As to what fails first on your computer, hard drives are more likely to crap out than most other things, because of their moving parts. And of course, they’re the worst thing to fail, because a hard drive is easy to replace, but all the data stored on it isn’t. Floppies and opticals also can fail, for the same reason. Monitors seem to be fairly susceptible to gradually becoming too flaky to use.
The solid-state stuff (motherboard, processor, modem, etc.) will likely never ‘wear out’, though could get destroyed by a power surge, overheat if something blocks the cooling fan, or some other accident could kill it.
At any rate, there’s a very good chance a given computer will be considered obselete before it fails.

Early Out, I am so down with that.

The “WallStreet” PowerBook has two design flaws: the sound card, which doubles as the AC power in, cracks easily from any lateral torsion when you’re plugging/unplugging/accidentally tripping over the AC line; and the screen hinges are poorly made and get weak and loose and eventually snap off abruptly (slicing through your video cables and dropping bits of deteriorating-metal dust into your circuitry). Of the two, the second is lethal.
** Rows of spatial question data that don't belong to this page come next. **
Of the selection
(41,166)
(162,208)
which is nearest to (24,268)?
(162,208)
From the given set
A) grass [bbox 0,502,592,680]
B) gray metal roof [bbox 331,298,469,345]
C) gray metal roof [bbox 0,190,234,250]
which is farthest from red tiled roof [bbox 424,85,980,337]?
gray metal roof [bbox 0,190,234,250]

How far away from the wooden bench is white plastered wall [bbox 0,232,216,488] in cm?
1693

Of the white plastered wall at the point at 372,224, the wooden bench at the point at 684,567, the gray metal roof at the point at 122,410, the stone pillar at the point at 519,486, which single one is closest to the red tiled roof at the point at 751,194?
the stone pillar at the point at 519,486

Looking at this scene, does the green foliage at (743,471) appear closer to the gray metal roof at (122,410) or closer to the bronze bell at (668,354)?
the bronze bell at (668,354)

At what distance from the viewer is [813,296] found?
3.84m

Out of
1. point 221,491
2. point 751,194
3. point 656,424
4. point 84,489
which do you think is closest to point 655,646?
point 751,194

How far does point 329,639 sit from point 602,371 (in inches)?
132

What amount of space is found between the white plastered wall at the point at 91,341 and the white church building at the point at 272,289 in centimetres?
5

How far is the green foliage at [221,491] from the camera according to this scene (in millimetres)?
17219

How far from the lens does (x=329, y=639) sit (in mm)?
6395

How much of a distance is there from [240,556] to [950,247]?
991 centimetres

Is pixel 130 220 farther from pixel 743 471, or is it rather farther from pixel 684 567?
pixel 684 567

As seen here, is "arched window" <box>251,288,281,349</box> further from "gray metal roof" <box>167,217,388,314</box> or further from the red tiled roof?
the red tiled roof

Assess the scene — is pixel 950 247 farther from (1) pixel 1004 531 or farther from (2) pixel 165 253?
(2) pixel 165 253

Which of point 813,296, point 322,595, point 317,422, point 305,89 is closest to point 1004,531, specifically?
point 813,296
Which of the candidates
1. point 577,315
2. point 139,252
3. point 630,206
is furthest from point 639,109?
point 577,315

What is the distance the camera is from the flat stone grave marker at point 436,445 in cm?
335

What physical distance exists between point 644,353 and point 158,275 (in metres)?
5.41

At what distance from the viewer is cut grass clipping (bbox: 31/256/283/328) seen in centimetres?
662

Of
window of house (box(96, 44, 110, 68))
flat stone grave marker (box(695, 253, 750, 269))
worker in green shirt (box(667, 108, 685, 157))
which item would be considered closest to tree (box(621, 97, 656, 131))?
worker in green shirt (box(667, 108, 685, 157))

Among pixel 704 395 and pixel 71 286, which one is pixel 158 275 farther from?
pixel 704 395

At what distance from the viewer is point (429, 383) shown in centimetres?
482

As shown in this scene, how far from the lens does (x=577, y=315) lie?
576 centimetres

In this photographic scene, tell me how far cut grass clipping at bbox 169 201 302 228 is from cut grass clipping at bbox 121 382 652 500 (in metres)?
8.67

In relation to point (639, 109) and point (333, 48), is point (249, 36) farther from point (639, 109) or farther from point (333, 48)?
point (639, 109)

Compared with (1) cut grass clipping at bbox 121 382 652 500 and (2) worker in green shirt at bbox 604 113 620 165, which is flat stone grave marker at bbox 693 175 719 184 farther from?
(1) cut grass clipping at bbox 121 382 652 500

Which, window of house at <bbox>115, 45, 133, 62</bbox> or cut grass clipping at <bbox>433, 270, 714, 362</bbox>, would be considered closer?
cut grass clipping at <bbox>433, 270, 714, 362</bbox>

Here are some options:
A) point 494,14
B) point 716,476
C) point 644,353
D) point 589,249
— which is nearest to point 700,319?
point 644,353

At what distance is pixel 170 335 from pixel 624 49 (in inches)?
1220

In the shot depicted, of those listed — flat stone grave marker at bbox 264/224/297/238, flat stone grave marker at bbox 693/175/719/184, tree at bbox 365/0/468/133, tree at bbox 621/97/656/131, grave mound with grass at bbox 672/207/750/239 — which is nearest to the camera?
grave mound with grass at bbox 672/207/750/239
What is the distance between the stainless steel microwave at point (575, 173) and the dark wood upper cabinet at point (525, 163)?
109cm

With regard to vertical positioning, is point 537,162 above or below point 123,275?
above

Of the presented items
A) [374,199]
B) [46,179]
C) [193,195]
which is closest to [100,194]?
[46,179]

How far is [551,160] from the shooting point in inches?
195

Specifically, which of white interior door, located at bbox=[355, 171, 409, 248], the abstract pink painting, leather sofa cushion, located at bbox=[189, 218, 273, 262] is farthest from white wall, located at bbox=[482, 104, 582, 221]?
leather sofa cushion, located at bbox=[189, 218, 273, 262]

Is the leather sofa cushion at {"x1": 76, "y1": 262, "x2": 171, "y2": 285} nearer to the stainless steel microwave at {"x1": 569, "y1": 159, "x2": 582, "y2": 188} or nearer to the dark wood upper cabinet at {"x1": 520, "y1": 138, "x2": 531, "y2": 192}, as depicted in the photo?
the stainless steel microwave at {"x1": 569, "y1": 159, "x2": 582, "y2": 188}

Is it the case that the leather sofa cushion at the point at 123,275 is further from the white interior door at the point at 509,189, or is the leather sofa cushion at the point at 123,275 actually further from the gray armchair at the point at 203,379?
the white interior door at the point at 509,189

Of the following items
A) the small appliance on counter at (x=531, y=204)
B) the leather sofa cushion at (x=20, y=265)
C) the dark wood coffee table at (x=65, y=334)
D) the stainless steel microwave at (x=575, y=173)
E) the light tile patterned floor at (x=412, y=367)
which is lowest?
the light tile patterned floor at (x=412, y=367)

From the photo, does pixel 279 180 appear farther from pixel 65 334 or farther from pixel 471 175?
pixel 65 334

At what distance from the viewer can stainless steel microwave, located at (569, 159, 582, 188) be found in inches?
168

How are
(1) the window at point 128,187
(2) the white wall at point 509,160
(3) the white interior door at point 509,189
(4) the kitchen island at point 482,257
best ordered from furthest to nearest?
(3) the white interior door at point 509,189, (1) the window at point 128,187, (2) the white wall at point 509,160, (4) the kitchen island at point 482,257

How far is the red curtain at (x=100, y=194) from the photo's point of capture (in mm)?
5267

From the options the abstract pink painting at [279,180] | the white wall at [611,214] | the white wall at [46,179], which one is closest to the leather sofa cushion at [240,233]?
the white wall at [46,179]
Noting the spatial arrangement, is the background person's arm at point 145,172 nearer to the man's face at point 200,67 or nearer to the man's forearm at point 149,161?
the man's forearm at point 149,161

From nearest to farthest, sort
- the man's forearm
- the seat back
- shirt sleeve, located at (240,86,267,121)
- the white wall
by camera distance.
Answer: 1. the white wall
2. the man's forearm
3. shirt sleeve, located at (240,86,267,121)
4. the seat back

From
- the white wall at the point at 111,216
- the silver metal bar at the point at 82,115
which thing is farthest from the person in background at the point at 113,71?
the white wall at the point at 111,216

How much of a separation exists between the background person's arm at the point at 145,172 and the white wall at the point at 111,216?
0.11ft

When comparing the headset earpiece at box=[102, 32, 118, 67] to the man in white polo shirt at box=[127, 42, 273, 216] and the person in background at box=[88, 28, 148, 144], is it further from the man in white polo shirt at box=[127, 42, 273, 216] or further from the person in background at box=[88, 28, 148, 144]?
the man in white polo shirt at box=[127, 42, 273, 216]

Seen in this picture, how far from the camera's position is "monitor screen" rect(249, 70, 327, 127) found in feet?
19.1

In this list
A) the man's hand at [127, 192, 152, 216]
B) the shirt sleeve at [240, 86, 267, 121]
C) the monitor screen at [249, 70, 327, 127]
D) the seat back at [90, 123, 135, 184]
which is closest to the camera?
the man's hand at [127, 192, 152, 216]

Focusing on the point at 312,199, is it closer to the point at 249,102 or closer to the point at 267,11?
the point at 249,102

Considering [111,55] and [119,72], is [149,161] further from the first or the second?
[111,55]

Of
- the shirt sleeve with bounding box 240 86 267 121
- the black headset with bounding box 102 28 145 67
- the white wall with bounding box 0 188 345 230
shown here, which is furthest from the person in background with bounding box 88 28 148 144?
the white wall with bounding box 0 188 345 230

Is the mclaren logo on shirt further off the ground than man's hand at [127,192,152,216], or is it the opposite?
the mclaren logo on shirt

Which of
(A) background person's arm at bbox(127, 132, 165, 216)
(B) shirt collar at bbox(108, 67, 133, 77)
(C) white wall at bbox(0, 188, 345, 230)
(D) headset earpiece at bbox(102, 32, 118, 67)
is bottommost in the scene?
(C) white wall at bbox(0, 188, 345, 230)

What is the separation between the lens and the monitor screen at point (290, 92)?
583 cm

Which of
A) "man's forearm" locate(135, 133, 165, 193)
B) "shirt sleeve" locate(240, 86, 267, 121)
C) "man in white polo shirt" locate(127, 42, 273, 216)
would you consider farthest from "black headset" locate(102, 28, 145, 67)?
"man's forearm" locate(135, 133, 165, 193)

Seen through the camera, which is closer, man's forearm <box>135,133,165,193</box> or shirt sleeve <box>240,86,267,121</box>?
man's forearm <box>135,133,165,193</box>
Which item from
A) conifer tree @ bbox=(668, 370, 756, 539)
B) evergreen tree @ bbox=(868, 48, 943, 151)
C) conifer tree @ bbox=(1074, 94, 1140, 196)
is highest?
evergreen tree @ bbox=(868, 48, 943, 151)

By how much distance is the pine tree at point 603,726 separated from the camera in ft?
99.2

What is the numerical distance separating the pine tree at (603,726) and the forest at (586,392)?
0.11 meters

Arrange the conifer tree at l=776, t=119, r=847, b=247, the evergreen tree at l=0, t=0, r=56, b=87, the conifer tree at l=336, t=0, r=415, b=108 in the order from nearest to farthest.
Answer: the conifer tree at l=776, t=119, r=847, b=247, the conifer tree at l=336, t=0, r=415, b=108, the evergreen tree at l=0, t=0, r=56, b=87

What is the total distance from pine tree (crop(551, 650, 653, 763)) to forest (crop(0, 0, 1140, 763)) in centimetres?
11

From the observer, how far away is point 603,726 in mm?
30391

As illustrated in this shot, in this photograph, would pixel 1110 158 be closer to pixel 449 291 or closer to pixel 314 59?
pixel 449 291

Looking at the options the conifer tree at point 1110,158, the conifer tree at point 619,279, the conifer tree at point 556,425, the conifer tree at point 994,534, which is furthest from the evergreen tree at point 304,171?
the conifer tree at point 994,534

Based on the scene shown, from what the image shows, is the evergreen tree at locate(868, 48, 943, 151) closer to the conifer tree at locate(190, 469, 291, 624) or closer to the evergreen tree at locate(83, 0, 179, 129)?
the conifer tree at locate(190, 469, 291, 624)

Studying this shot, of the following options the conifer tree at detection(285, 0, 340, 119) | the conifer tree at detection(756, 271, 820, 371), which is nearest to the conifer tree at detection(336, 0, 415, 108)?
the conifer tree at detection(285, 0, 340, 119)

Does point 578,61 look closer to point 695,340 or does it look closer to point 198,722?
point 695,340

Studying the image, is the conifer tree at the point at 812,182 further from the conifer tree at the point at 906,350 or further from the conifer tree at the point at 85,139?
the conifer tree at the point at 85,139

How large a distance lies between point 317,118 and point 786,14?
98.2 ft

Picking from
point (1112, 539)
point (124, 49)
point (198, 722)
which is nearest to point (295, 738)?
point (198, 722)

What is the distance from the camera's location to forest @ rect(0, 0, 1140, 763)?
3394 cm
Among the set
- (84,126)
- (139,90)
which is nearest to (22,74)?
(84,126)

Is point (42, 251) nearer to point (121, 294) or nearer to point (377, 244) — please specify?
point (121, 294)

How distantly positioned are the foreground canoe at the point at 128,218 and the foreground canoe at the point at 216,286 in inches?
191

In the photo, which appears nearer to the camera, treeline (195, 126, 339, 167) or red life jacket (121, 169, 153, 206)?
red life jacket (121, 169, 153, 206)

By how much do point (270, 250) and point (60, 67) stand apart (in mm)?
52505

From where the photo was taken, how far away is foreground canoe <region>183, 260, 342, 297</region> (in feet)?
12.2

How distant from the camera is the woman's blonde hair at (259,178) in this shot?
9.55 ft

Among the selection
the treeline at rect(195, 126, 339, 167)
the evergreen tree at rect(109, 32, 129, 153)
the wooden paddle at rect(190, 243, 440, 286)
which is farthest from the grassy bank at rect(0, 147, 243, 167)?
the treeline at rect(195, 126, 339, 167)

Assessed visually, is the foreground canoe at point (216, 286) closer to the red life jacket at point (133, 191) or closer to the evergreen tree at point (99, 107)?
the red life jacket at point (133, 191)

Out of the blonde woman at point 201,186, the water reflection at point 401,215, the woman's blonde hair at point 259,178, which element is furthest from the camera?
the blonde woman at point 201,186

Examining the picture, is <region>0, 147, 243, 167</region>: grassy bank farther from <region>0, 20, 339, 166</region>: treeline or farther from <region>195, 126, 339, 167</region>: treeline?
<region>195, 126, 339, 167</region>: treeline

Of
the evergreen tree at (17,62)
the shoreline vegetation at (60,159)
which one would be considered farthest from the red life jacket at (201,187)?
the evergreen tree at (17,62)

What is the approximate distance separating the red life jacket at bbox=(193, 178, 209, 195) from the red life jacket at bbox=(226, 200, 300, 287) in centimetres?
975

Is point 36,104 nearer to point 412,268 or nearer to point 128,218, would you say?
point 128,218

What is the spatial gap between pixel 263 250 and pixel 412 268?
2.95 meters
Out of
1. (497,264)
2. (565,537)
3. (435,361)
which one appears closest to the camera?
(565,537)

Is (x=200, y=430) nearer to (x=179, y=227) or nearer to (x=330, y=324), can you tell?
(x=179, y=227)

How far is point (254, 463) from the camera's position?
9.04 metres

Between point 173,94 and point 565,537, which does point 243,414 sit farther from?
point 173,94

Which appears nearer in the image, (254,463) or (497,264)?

A third-party company makes solid steel replacement screen hinges, and I had just purchased a used WallStreet via eBay, good condition, and was going to transfer hard drive and modem and RAM and accelerator daughercard to the new and send the old off for screen hinge replacement. Had a problem getting the internal modem out of the old and enlisted the help of the Mac tech in our IT department. So he hoists the lid and <snap bye bye baby. (I rescued the undamaged hard drive but everything else was either DOA or not worth fixing).